- **Required tasks**
A) In the interview excerpt about coping with quarantine, copy the passage starting at "Jahara: I still" and ending at "hour rooftop thing.", replacing "bedroom" with "study".
B) Carry on the interview about a couple coping with quarantine from the point where it stops.

*** Opening of Selected excerpt ***

What kind of things are you all doing to cope with the seclusion from the rest of the world? Together and apart?

Ashley: I have cabin fever but she could stay in the house all day, every day. So, I take drives, even if I don't have a destination. And that just gives me a chance to be outside without being outside.


Jahara: I still play in my makeup. I've been doing way more elaborate looks and stuff at home just to waste time. And we take naps in separate spaces. So, when I just want to chill out and sleep in, I'll stay in the bedroom and watch TV and hang out. Or she'll come out in the living room and lounge, whereas I'll stay back in the room or we'll switch off. Just to kind of give each other that little moment where you don't feel like another person's around, and you can just breath your own air.


What kind of dates are you guys looking forward to having when the quarantine is over?


Jahara: Everything.


Ashley: Every single happy hour rooftop thing.



What does loving her look like for you?


Jahara: Loving her looks like having someone that is really built in best friend. It’s having someone to bounce ideas off of because I'm always coming up with new things for my business and new ways to help my clients. It's support. There is an age gap between us, and I'm in a stage of life that she's already experienced. So, a lot of times I'm experiencing things for the first time that she's done many times. Like, this is my first time living more than 20 minutes away from my parents. And this is my first relationship that my parents have accepted. So, that's a whole new like nesting ground.

*** Close of Selected excerpt ***
*** Opening of Data shown ***

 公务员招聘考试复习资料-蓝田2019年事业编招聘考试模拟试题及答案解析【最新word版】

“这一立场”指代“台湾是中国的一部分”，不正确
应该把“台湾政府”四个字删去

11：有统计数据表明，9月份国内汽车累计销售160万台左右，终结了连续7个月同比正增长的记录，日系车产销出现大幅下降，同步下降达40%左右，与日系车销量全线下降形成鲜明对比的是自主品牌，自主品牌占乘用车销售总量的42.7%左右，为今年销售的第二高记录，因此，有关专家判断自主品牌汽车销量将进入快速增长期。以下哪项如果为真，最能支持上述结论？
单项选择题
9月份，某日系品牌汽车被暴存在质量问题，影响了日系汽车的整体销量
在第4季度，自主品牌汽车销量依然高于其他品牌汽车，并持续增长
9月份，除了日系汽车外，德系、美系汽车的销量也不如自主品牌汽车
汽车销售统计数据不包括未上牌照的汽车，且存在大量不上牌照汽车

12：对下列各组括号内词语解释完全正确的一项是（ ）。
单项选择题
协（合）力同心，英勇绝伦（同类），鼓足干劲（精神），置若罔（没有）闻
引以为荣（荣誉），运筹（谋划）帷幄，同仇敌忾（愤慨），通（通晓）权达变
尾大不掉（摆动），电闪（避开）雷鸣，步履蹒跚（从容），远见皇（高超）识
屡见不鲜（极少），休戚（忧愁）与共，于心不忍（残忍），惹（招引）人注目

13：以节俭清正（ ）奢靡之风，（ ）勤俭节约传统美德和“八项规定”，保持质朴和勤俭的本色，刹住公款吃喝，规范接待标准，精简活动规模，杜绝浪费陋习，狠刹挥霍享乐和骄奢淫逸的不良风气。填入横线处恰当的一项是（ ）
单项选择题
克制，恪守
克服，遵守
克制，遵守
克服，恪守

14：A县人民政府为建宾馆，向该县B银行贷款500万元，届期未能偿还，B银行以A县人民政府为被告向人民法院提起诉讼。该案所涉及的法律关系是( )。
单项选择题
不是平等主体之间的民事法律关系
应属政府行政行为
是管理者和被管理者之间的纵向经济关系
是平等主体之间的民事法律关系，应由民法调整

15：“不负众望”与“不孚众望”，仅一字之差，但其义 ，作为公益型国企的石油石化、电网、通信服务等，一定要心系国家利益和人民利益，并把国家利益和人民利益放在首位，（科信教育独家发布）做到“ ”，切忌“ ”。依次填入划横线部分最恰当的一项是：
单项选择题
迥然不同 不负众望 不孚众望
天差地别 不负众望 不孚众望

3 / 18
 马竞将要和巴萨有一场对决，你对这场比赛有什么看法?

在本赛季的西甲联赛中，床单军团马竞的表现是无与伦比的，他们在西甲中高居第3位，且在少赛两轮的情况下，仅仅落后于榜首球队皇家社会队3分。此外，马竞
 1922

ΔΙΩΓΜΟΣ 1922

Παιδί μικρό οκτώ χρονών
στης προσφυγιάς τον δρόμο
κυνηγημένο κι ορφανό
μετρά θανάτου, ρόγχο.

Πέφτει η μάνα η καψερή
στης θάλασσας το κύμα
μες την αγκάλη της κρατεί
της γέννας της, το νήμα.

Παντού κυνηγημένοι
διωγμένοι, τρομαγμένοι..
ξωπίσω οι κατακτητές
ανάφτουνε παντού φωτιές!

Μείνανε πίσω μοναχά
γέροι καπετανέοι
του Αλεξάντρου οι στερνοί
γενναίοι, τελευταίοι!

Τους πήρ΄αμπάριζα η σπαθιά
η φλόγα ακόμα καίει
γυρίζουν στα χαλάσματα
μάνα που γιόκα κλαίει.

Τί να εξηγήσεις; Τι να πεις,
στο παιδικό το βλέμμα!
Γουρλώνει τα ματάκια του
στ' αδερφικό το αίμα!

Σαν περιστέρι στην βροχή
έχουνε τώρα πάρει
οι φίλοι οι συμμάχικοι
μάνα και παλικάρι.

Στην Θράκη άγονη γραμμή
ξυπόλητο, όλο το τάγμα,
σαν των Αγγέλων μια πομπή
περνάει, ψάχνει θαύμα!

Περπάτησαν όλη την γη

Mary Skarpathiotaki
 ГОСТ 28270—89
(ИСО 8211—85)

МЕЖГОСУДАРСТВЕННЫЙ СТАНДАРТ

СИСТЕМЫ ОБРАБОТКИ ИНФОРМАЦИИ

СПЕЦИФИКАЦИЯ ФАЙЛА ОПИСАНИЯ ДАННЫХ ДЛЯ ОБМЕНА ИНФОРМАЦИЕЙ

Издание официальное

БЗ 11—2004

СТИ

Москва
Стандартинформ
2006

*** Close of Data shown ***

- **Results for the exercise**
A)
Jahara: I still play in my makeup. I've been doing way more elaborate looks and stuff at home just to waste time. And we take naps in separate spaces. So, when I just want to chill out and sleep in, I'll stay in the study and watch TV and hang out. Or she'll come out in the living room and lounge, whereas I'll stay back in the room or we'll switch off. Just to kind of give each other that little moment where you don't feel like another person's around, and you can just breath your own air.


What kind of dates are you guys looking forward to having when the quarantine is over?


Jahara: Everything.


Ashley: Every single happy hour rooftop thing.

B)
And every day is an exciting adventure. Even if it's somewhat of a monotonous routine. There's always some fun involved. We're always laughing. We are literally cracking each other up all the time, and so that, that sense of fun and knowing that this person is committed to me and knowing that I feel secure in this situation is really, really cool.


Ashley: So, we do this thing where we have favorites, whether it's favorite food, favorite movies or whatever. Loving you was like your favorite glass of Rosé.


She gives me a sense of security that I've never had in any relationship, and I am about to be 32. I can be myself 100%, and that's so important to me because in the past I've had to walk on eggshells or dim my light a little bit. And I'm a Leo, we don't like having to dim our light. And she's like: turn it up. She's my hype man. She is my best friend. I was complete when I met her, but it's like [now], you know that cliché, with the cherry on top.


I can talk to her literally about anything, anything without judgment.

And sometimes I just look at her and I'm like, dude, this is really us. We're really here. This is a thing. She's is everything that I've wanted and manifested and then some. I wouldn't want to be with anybody else.